Arkanabar Ilarsadin #fundie arkanabar.blogspot.com

I could have put this post up at Capes 'n' Babes, but that's not what Chris Flick's website is for, and he'd have every reason and right not to post it. He has the site mainly to sell his artwork, and my countercultural Catholic argumentation could reasonably alienate his customers. I couldn't wish that on him. I'm going to ask my two readers not to go and gunk up his site with a flamewar, either.

But as to why that's not good, I think we could learn from the lesson of Chesterton's Gate -- the idea that, before we go to reform an institution, we ought to understand why it is the way it is. I don't think gay marriage advocates have any understanding of why marriage was the way it was. Nor have they found or built any structures to do what marriage was originally meant to do.

The function of marriage has historically been to protect the children which are its natural result. It provides them with a bond with their father, and a incentives for him to protect them. If your spouse dies, then finding and marrying a replacement can be better for your children than staying a widow/er, which is why it's reasonable to allow people to remarry after the death of a spouse. Even if a woman has aged to menopause, it's easy to see how her entering marriage can be good for any children involved.

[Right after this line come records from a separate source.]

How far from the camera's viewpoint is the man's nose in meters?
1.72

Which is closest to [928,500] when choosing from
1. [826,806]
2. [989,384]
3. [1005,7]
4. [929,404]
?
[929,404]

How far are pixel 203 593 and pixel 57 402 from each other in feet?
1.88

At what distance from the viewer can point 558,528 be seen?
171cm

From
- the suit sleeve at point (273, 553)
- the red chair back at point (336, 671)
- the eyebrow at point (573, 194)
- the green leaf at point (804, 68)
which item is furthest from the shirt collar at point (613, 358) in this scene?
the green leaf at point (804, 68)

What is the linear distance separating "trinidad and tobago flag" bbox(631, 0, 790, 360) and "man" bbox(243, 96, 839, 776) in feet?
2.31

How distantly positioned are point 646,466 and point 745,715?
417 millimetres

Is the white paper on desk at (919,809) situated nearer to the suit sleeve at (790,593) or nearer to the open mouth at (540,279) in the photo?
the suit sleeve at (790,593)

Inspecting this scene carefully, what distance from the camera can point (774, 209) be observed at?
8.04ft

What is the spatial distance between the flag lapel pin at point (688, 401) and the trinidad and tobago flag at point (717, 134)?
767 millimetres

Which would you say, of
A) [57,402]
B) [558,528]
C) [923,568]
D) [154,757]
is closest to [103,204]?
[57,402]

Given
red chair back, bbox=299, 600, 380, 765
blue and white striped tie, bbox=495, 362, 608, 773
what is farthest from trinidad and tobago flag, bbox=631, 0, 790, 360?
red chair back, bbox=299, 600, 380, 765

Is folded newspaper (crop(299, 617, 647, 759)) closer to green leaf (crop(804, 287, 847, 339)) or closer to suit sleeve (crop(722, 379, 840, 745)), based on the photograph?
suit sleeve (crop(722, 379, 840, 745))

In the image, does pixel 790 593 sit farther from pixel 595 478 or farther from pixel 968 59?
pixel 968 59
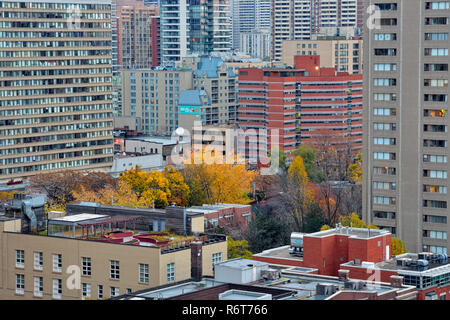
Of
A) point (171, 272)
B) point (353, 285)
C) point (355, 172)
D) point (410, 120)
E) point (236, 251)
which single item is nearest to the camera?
point (353, 285)

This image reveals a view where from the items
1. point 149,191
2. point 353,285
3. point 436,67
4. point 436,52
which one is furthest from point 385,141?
point 353,285

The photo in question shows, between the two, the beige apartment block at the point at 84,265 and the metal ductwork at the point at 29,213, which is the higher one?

The giant blows against marriage were contraception and divorce. Divorce especially does grave harm to children, and remarriage is very hard on them, probably far harder than in cases of widowing. Much worse is when Mom just shacks up after divorcing Dad. Children are at greatest risk of sexual assault from mom's live-in boyfriend.

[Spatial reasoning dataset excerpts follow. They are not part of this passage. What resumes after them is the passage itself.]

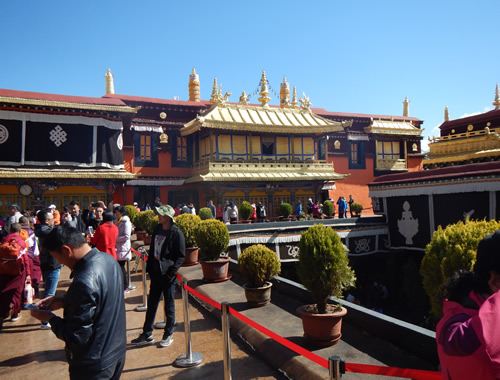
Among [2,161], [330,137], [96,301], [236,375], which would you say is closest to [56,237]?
[96,301]

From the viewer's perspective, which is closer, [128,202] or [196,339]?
[196,339]

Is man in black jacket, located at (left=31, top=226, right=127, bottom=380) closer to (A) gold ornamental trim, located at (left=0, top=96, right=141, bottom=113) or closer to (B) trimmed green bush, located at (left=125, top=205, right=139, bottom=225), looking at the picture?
(B) trimmed green bush, located at (left=125, top=205, right=139, bottom=225)

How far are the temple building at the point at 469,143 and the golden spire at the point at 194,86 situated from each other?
1708 centimetres

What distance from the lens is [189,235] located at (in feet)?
32.1

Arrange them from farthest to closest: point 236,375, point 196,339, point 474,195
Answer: point 474,195 → point 196,339 → point 236,375

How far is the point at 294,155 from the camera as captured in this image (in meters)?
25.6

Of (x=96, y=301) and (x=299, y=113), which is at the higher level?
(x=299, y=113)

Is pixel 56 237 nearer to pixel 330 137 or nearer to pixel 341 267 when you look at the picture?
pixel 341 267

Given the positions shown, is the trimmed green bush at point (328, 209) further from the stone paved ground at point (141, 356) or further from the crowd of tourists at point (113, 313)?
the crowd of tourists at point (113, 313)

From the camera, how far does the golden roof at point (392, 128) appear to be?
29.0m

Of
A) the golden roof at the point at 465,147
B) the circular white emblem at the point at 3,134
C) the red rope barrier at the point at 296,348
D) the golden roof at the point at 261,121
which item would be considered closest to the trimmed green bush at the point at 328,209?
the golden roof at the point at 261,121

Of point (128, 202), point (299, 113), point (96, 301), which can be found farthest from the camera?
point (299, 113)

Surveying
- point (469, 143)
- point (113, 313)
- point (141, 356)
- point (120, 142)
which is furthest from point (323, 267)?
point (469, 143)

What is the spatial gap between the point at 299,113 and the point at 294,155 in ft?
11.7
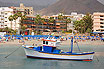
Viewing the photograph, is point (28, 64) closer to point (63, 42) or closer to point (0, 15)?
point (63, 42)

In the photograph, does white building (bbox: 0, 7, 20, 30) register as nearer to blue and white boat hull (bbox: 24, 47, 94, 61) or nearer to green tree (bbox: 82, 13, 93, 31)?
green tree (bbox: 82, 13, 93, 31)

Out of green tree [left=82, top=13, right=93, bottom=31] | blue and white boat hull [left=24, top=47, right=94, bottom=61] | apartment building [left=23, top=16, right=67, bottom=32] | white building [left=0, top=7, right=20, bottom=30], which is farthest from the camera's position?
white building [left=0, top=7, right=20, bottom=30]

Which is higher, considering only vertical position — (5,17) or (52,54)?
(5,17)

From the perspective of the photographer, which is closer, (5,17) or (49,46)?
(49,46)

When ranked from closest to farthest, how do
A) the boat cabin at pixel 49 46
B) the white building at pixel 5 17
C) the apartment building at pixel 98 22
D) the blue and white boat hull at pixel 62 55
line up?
1. the blue and white boat hull at pixel 62 55
2. the boat cabin at pixel 49 46
3. the apartment building at pixel 98 22
4. the white building at pixel 5 17

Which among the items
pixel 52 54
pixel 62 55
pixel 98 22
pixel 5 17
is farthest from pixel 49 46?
pixel 5 17

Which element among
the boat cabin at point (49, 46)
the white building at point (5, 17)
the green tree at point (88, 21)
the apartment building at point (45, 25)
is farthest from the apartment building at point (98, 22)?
the boat cabin at point (49, 46)

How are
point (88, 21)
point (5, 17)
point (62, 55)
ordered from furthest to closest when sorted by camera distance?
point (5, 17) < point (88, 21) < point (62, 55)

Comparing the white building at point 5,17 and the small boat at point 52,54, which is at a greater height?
the white building at point 5,17

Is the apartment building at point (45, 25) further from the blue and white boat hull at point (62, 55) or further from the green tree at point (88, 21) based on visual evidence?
the blue and white boat hull at point (62, 55)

Homosexual marriage does not naturally result in children. Its advocates, like those for divorce and contraception, seem to either not consider the harm that their pet project does to children (which would include being in denial about it), or may actually hate children. Their arguments against these concerns vary from "What could it hurt?" to "Shut up."

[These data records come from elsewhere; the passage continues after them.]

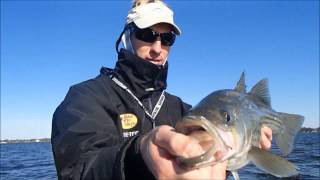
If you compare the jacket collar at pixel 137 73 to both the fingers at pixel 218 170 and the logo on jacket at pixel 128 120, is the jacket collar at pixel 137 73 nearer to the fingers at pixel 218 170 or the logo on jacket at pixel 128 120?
the logo on jacket at pixel 128 120

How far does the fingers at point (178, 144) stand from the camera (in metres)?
2.36

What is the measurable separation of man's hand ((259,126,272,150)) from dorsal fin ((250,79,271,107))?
55cm

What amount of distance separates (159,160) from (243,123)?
1.20 metres

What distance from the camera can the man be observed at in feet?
8.24

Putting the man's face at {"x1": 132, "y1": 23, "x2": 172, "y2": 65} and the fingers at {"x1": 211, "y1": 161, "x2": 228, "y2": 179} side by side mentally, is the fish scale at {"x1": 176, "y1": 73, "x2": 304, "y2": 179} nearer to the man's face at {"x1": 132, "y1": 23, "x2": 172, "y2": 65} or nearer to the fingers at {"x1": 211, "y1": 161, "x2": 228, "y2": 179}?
the fingers at {"x1": 211, "y1": 161, "x2": 228, "y2": 179}

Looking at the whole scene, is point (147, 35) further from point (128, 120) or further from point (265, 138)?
point (265, 138)

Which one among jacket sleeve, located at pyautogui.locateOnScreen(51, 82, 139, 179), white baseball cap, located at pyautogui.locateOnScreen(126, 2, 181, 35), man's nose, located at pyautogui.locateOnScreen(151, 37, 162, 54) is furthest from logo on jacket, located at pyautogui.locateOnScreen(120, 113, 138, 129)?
white baseball cap, located at pyautogui.locateOnScreen(126, 2, 181, 35)

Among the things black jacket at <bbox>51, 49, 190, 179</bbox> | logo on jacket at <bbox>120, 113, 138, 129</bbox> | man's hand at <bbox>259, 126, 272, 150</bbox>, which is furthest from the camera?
logo on jacket at <bbox>120, 113, 138, 129</bbox>

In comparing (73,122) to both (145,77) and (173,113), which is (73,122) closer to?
(145,77)

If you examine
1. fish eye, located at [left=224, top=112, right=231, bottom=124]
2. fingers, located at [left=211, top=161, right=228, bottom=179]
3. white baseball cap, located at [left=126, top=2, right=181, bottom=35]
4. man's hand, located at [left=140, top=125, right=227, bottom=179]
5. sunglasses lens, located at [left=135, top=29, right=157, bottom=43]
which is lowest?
fingers, located at [left=211, top=161, right=228, bottom=179]

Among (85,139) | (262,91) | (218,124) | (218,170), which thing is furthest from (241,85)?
(218,170)

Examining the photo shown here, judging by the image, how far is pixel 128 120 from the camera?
4559 mm

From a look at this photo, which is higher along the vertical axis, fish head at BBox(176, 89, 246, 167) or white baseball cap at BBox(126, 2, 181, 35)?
white baseball cap at BBox(126, 2, 181, 35)

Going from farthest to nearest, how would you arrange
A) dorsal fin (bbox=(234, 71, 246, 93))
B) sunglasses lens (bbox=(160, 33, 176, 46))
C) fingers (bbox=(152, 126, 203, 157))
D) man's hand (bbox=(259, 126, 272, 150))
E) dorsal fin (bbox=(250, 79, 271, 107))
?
sunglasses lens (bbox=(160, 33, 176, 46))
dorsal fin (bbox=(250, 79, 271, 107))
dorsal fin (bbox=(234, 71, 246, 93))
man's hand (bbox=(259, 126, 272, 150))
fingers (bbox=(152, 126, 203, 157))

I really don't think the SCOTUS considered these things when they struck down DOMA. I think there's compelling government interest in protecting marriage -- doing so gives children the best chance going forward that they can have. In addition to affirming DOMA, they could consider doing away with contraception (which promotes infidelity, which is ALSO very bad for the children) and divorce (which is the result of contraception, and even worse for children). They are far more important than the easy access to the benefits of marriage for gays (and to which they have alternative means of access).